Source extract ▸

Still standing. Burnt tree trunks in Grand Canyon National Park, Arizona.
Credit: ©Alexey Stiop, iStockphoto.com
Drought is projected to increase in intensity and frequency. With less soil moisture, vegetation may become more susceptible to wildfires, pests, or diseases, causing higher vegetation mortality and degraded habitat for wildlife.
Although many factors influence the occurrence of wildfires in the Southwest, studies show that a hotter, drier climate will increase the intensity and frequency of wildfires. Historical fire records show that drought years and years with warmer-than-average temperatures often coincide with high-frequency wildfire years.
Changing climate conditions could alter the Southwest landscape by helping invasive species expand into new areas. Many invasive species already in the region are well adapted to high temperatures and drought conditions. In some cases, this helps them outcompete native species.
Phenology is the study of life cycle events such as flower blooms, insect activity, or animal migration, which are linked to regular seasonal patterns. Studies indicate some Southwest plant species are blooming earlier in the year and moving into higher elevations, likely the result of a warming climate.
Climate is a major factor in regional plant distribution. Studies suggest that higher temperatures are causing species ranges to shift towards the poles and upwards in elevation.

Provided information ▸

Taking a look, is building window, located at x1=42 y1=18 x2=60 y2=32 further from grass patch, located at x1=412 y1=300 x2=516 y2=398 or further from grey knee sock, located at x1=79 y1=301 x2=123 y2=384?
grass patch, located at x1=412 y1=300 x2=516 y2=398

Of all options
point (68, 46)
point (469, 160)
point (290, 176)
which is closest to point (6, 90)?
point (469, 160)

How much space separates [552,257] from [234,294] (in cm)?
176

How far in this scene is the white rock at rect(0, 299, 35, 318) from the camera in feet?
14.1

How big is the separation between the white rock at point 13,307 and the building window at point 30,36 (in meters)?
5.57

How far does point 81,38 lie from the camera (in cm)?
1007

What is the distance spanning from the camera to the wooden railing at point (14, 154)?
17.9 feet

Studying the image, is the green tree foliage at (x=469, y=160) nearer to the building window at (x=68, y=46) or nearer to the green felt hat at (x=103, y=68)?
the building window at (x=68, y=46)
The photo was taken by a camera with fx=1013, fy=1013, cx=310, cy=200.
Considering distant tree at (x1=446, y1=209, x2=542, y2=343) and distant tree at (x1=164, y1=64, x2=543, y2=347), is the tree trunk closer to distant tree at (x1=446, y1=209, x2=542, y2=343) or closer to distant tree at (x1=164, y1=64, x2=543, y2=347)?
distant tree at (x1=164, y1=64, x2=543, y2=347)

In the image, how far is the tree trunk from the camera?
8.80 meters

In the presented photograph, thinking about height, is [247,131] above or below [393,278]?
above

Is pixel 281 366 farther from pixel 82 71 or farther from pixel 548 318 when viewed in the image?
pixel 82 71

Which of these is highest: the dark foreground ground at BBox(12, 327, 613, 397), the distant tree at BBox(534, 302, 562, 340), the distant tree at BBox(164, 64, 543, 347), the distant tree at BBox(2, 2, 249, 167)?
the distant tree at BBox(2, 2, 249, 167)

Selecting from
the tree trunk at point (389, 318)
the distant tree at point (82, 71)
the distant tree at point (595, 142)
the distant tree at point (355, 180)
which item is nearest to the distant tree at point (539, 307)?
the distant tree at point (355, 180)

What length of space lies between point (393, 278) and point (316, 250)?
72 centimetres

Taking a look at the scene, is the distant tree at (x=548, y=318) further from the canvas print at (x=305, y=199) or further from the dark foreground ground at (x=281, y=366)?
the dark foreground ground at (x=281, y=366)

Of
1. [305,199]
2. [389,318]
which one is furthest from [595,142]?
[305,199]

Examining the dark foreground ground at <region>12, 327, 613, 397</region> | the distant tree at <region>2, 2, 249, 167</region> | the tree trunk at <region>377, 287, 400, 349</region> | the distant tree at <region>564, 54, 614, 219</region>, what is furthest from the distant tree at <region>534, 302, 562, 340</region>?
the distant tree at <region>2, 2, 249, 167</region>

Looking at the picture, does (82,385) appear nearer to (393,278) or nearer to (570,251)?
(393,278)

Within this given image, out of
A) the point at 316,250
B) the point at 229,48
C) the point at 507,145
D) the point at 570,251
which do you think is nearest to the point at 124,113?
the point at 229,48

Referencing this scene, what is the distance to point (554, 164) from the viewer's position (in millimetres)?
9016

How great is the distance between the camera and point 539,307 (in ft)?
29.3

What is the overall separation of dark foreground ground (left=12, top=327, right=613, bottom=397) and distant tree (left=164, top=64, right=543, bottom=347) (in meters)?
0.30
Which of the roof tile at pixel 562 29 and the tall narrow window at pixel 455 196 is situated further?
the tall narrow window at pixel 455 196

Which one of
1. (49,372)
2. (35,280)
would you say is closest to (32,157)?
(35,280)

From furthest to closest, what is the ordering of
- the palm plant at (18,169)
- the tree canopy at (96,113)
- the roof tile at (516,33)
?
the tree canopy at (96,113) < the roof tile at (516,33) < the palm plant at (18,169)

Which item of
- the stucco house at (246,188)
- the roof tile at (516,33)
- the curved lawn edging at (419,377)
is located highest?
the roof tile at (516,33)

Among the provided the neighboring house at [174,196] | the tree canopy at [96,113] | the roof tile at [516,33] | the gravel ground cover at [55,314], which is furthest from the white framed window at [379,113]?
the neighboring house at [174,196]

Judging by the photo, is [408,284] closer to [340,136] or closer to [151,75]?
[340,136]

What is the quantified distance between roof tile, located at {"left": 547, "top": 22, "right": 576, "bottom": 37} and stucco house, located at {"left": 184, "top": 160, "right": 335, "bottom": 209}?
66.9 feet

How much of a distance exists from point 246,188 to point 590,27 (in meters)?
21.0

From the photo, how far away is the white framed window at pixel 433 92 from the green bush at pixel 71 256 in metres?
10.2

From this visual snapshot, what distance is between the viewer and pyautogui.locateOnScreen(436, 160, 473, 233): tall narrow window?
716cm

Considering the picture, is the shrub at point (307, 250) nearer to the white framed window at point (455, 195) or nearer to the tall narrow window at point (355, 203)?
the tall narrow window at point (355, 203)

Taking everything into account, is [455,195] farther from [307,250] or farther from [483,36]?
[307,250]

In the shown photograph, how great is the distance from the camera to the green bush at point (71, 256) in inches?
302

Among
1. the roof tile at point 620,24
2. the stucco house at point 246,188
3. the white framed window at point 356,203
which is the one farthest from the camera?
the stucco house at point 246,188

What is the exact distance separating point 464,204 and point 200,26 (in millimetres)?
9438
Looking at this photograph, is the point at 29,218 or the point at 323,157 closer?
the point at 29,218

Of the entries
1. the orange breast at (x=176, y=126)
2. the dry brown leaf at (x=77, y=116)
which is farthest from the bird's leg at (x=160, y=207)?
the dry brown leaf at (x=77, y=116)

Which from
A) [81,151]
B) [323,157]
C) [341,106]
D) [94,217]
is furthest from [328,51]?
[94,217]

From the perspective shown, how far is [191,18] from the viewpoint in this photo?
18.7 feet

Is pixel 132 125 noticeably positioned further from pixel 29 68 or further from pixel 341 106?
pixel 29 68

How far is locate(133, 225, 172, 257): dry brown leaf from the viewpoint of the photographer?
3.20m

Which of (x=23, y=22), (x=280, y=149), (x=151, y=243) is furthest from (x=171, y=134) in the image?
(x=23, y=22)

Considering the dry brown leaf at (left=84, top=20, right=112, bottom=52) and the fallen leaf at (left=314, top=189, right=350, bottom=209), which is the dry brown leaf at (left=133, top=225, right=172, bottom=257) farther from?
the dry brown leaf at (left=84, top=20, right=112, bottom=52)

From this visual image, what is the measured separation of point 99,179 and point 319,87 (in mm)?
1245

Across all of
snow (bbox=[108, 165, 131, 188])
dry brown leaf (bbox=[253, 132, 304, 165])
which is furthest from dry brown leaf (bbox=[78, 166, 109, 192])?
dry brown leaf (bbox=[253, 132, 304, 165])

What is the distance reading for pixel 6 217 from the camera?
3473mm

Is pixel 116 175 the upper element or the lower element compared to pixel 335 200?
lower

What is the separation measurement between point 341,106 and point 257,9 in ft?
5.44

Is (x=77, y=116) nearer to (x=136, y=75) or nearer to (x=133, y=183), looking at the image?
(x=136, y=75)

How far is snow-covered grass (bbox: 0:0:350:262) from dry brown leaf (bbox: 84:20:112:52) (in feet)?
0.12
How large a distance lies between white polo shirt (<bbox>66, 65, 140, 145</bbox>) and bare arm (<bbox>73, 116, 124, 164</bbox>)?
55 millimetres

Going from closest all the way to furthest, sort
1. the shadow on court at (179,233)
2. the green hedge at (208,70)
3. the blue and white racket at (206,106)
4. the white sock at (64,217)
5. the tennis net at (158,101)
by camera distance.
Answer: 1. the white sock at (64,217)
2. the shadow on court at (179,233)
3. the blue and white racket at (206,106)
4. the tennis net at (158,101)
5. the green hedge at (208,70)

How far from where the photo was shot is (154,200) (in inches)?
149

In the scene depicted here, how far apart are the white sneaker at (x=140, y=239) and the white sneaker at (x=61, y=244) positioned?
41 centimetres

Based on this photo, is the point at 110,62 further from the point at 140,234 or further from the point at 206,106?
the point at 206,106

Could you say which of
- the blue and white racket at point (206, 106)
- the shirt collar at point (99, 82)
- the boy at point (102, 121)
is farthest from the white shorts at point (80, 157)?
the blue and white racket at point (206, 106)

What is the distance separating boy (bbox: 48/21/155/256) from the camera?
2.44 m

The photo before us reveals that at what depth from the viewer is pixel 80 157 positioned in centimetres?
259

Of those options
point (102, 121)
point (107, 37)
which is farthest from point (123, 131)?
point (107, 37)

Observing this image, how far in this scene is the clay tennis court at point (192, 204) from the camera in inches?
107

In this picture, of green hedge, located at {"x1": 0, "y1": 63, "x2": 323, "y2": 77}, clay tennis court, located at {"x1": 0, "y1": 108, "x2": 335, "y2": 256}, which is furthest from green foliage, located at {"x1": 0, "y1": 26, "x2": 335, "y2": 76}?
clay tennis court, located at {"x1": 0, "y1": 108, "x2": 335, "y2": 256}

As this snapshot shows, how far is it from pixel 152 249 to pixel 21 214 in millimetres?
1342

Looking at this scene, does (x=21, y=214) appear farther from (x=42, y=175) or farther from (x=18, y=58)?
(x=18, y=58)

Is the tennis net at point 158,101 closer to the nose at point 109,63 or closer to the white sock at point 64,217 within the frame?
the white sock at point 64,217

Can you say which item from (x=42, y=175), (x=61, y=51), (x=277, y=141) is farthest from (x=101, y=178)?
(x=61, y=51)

Assigned task ▸
According to the text on climate effects in the Southwest, what do historical fire records show?

Expected answer ▸
Drought years and years with warmer-than-average temperatures often coincide with high-frequency wildfire years.